----- PROVIDED TEXT

Robert Honsch will have a rendition hearing Thursday in Ohio and after that is scheduled to be brought to Western Massachusetts to face a murder arraignment.
This is an update of a story originally published at 3:20 p.m. Wednesday.
SPRINGFIELD – Following an investigation that lasted nearly 20 years, law enforcement in Hampden County, Connecticut, and New York closed the mystery of related “Jane Doe” homicide investigations in Tolland and New Britain, Conn., and filed charges against the man they say is responsible for killing the two women.
Hampden County District Attorney James Orenstein and New Britain, Conn. Police Chief James P. Wardwell separately announced that as a result of a joint investigation, officials have identified the two 1995 homicide victims at Marcia Honsch, 53, and her daughter Elizabeth Honsch, 16, of Brewster, NY.

----------
----- SUPPLIED MATERIAL

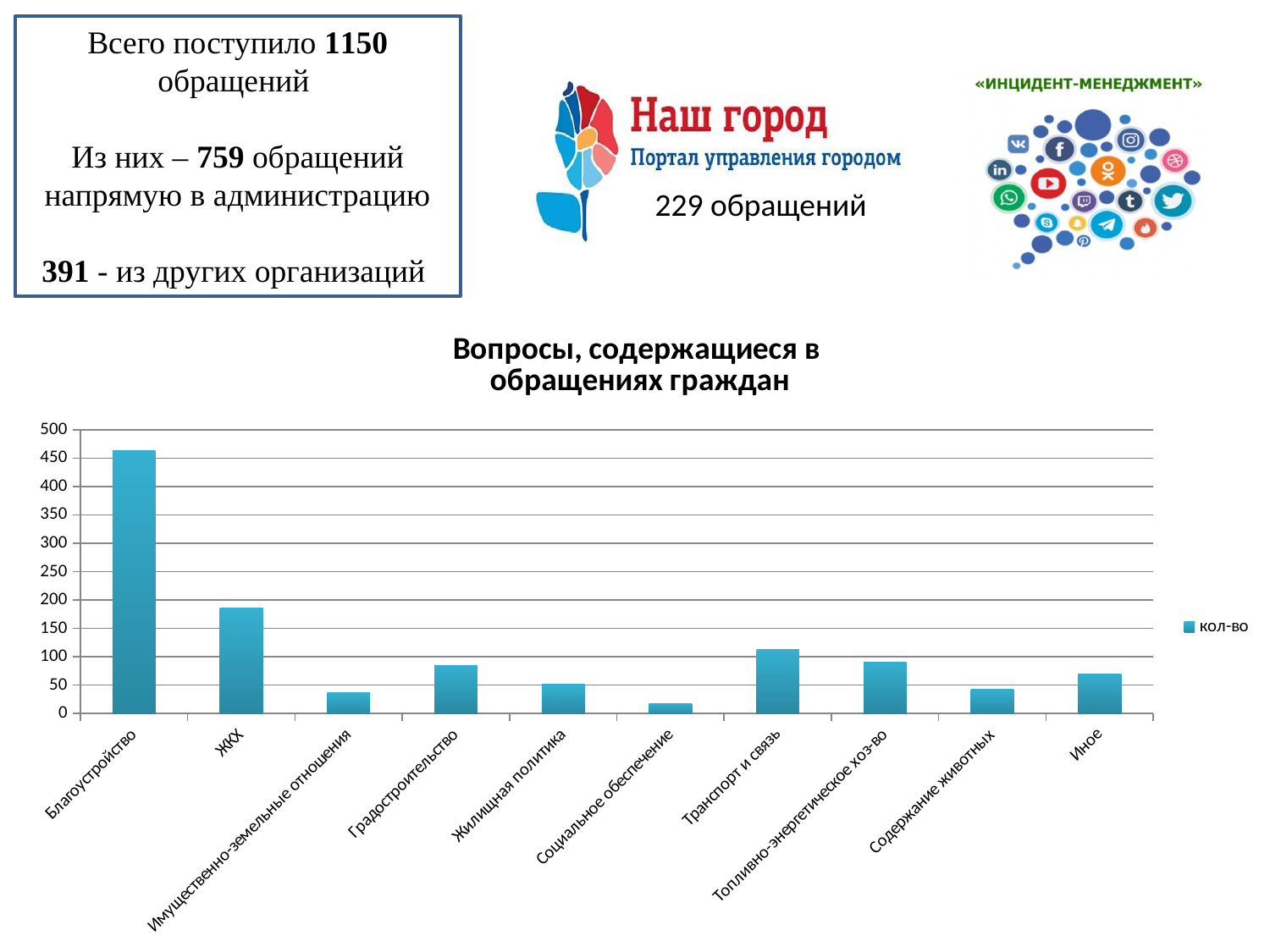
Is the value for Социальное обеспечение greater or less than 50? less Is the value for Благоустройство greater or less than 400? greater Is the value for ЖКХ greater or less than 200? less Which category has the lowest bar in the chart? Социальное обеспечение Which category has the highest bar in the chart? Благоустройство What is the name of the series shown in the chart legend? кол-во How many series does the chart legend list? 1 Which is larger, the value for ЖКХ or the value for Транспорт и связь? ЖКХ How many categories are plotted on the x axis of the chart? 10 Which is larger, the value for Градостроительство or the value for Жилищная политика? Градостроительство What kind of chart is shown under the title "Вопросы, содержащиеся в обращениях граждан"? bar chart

----------

**TASKS TO CARRY OUT**
1. According to the article on the "Jane Doe" homicide investigations, where will Robert Honsch have his rendition hearing?
2. Write the next part of the article on the "Jane Doe" homicide investigations, beginning after its final sentence.
The listing is a separate body of material from the homicide article.

**RESPONSE LIST**
1. In Ohio.

2.
Marcia Honsch was found shot to death Oct. 6, 1995 in Tolland State Forest; Elizabeth Honsch’s body was found dumped inside some trash bags and a sleeping bag behind a shopping plaza in New Britain on Sept. 28, 1995.
Police were not able to determine their identities until last month.
“No longer will these homicide victims be referred to as “Jane Doe – they will be known as Elizabeth and Marcia; daughter and mother,” said Wardwell.
Finding their identities also led investigators to identifying the man they say is responsible for their deaths, Robert Honsch, the husband of Marcia Honsch and father of Elizabeth Honsch.
Robert Honschcourtesy of New Britain Police Dept.
“This investigation has been long in hours but never cold,” Wardwell said. “Investigators from numerous agencies have worked for long hours to bring the person to justice who killed these two women.”
Robert Honsch was found living under an assumed name in Dalton, Ohio, a small town of about 1,200 people in northeast Ohio, roughly 30 miles south of Akron.
Honsch, now 70, was found living there with a new wife and family.
He is being held without the right to bail in the Wayne County, Ohio, jail, pending a rendition hearing scheduled for Thursday in Wayne County Municipal Court.
After that hearing, he is due to be transported to Massachusetts where he will be arraigned in Westfield District Court on a homicide charge in the death of Marcia Honsch, according to Orenstein’s office.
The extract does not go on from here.